【受賞・書籍化予定】鬼騎士団長様がキュートな乙女系カフェに毎朝コーヒーを飲みに来ます。……平凡な私を溺愛しているからって、本気ですか?

「えっと、お好きなお席が選べます」

 落ち着いて、スマイルよ! リティリア!
 接客の基本は笑顔である。だから、笑うのリティリア!

「そうか……。

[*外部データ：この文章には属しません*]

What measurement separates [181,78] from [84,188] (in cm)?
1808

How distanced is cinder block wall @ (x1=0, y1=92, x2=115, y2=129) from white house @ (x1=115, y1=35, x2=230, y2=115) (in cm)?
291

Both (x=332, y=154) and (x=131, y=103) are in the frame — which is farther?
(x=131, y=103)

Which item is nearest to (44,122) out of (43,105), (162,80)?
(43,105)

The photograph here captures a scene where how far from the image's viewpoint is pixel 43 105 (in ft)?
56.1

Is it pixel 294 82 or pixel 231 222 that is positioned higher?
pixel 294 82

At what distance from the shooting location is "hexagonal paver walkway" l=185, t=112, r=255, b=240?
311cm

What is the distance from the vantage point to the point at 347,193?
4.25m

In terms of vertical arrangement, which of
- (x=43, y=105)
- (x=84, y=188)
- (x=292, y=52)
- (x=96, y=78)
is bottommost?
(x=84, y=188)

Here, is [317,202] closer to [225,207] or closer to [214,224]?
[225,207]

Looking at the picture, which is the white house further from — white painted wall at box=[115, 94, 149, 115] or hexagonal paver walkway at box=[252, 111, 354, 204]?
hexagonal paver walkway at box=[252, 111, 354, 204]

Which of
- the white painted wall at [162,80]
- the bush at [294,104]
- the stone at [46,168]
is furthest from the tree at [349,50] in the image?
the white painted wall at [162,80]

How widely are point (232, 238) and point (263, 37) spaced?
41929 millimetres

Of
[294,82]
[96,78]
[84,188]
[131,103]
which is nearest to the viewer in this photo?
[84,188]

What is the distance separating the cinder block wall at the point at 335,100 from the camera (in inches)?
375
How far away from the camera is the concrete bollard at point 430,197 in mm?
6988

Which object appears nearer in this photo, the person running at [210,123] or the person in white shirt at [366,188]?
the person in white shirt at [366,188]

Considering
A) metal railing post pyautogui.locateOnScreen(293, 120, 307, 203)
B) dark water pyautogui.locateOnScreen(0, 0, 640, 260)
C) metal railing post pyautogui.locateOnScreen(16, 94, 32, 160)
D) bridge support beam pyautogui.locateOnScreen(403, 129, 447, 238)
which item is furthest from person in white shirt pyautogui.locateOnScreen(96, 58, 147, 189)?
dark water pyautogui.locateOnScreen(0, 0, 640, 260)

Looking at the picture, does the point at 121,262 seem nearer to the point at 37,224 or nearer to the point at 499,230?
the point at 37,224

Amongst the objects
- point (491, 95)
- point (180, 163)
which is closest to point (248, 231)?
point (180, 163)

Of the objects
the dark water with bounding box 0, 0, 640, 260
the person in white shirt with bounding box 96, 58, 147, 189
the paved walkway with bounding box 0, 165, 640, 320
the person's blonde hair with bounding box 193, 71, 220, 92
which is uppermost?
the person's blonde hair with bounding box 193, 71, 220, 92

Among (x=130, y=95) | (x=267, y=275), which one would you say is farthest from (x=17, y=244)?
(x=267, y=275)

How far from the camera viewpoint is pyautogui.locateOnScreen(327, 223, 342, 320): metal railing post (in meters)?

できればあまり目立たない席がいいな」

 こんなお店に一人で入ってきたのに、恥ずかしいのだろうか。
 もしかして、可愛いものが好きだったりするのだろうか。

「では、こちらのお席がおすすめです」

 私は、外から見えない、ほとんどのテーマでオブジェの影になって目立ちにくい角の席に騎士様をご案内した。

「ありがとう」

 口の端をあげて、ほんの少し微笑んだ瞬間、厳つい雰囲気が和らいで、かわいらしく見える騎士様。
 その周囲は、発光でもしているように眩しい。

 席に座る所作も優雅だ。おそらく騎士様は、貴族なのだろう。

「何になさいますか?」
「…………コーヒーを」
「かしこまりました」

 少し居心地が悪そうな騎士様を見ていて、デートの下見なのではないかと予想する。
 こんな風に、喜んでもらえるように頑張ってくれるなんて、彼女さん、あるいは婚約者さんは幸せ者だわ。